Weren’t You Fed Amply?

In the interregnum, as Reagan began putting together his administration and Carter and his team prepared to move on, it appeared as if the hostage crisis was hastening toward some kind of ending, but it wasn’t clear what sort. Negotiations through Algeria had continued with Carter after his defeat, and once or twice more hopes of a settlement were fanned by news reports only to vanish again. Washington and Tehran traded final offers, and shortly before Christmas it appeared as though the talks had failed. Ayatollah Mohammed Behesti, Secretary of the Revolutionary Council, held a press conference in which he answered many questions in calm, correct English. He said that it was likely the hostages would be brought to trial, and those convicted of spying would be dealt with accordingly. Stansfield Turner, the CIA chief, advised the president on the first of December that the talks “offered little prospect of success.”

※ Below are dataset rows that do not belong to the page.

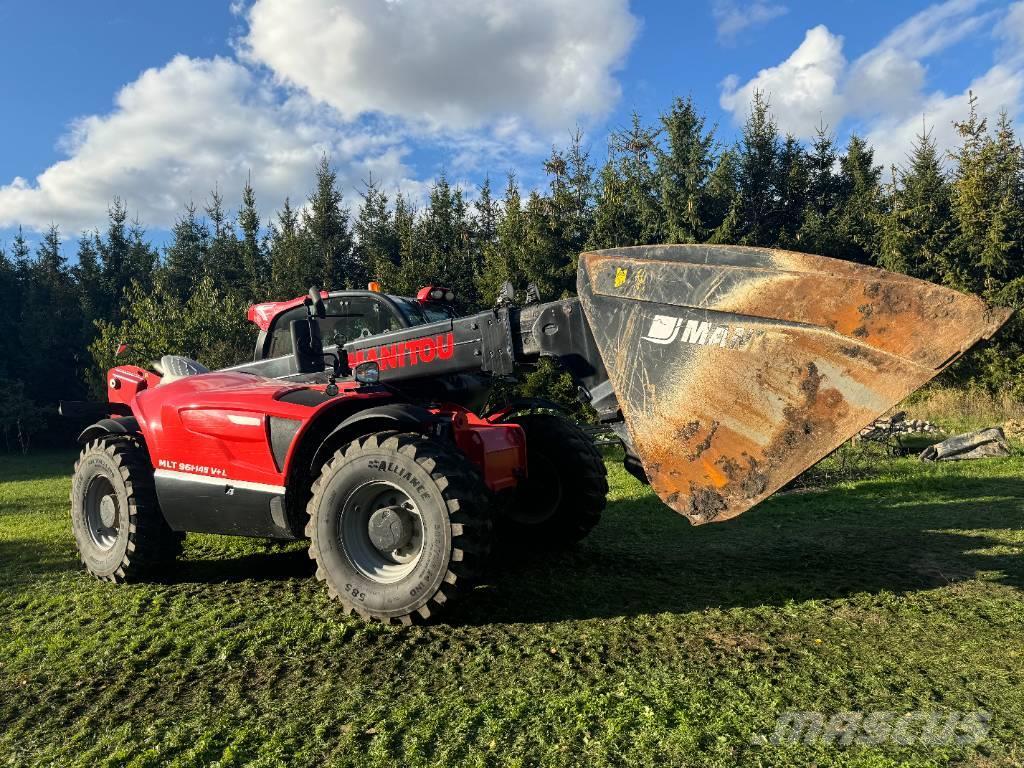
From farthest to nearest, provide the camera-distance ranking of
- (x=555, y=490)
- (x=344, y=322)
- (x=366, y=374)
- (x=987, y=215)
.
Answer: (x=987, y=215) < (x=344, y=322) < (x=555, y=490) < (x=366, y=374)

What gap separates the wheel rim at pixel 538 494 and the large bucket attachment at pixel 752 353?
1876 millimetres

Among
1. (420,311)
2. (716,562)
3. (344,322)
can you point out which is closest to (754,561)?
(716,562)

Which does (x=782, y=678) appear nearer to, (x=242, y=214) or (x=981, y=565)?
(x=981, y=565)

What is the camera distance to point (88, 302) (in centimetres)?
2931

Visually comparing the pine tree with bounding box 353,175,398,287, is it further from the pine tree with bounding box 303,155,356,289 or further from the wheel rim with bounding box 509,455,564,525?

As the hostages entered their second year of captivity, the rain and cold had come again to Tehran, and the jubes once more were filled with swift-flowing mountain water. Another year of rust had formed on the great cranes poised on the skyline over now forgotten construction projects. The hostages had become little more than an afterthought. The country was at war. Iraq was raiding the pipelines and refineries of the country’s oil industry. It had set fire to the great works in Abadan during a siege of that city, doing precisely the kind of damage that American warplanes might have a year earlier if Carter had yielded to calls for punitive air strikes. Kurdish rebels backed by Saddam Hussein were fighting pitched battles against Iran’s Revolutionary Guards. The death toll that would ultimately reach a million had begun to grimly accumulate, and the country wore the gray pallor of hardship. Internally, the religious rulers continued their bloody purges of political opponents; any criticism of the regime was now treason. Gasoline and kerosene were being rationed. Many of the students involved in the takeover had left to defend their country against Saddam, a more urgent and tangible threat than the Great Satan.

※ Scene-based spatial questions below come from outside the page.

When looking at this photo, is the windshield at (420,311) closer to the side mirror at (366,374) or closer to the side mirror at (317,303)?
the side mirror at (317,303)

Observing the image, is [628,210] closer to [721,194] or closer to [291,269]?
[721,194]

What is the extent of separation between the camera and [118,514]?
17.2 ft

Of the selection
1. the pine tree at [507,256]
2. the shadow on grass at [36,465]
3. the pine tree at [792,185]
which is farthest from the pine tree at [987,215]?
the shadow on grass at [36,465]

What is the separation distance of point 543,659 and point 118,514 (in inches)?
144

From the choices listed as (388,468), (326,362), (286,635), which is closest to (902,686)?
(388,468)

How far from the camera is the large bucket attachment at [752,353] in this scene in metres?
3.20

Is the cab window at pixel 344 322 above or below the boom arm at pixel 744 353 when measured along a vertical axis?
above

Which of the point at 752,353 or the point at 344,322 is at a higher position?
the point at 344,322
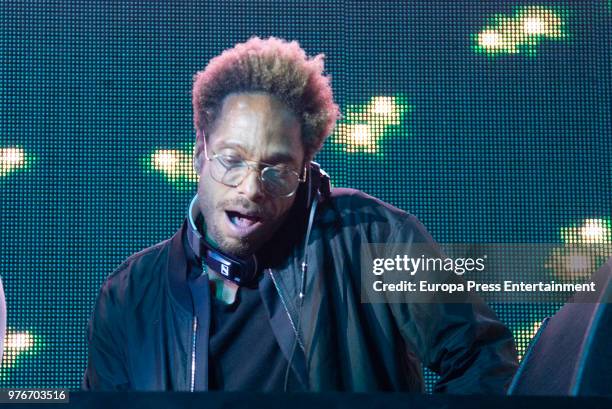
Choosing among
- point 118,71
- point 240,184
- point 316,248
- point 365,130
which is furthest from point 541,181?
point 118,71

Those who remained behind to supervise the hostages were no longer the darlings of the revolution and were weary of the task. The shah was dead and buried. All but the most ardent true believers had long ago concluded that the assassinations and countercoup they had imagined forming behind the embassy walls didn’t exist. Study of the “Spy Den documents” had revealed details of the considerable influence the United States had had over the shah—the embassy’s files contained records that went back decades—and showed that after the revolution the CIA and American military had tried to cultivate spies within the new regime, but this was hardly surprising. Such was the work of embassies the world over, including Iran’s. Still, the protest had served a purpose. It had helped leverage the mullahs into long-term power, a result that not all of the student planners had desired or foreseen, and it had, as public theater, spectacularly underscored an end to the nation’s old vassalage. As a show of defiance, it had been a yearlong, televised Boston Tea Party. If the past twelve months had proved anything, they had demonstrated how powerless the United States was to influence anything in the new Iran; if the embassy takeover had done nothing else, it had broadcast Iran’s total independence to the world. It had produced unforgettable images of America humbled: blindfolded hostages, burning flags, and the charred remains of airmen and helicopters in the desert, dead even before striking a blow. But Iran was now paying a terrible price in the real world for its symbolic triumph.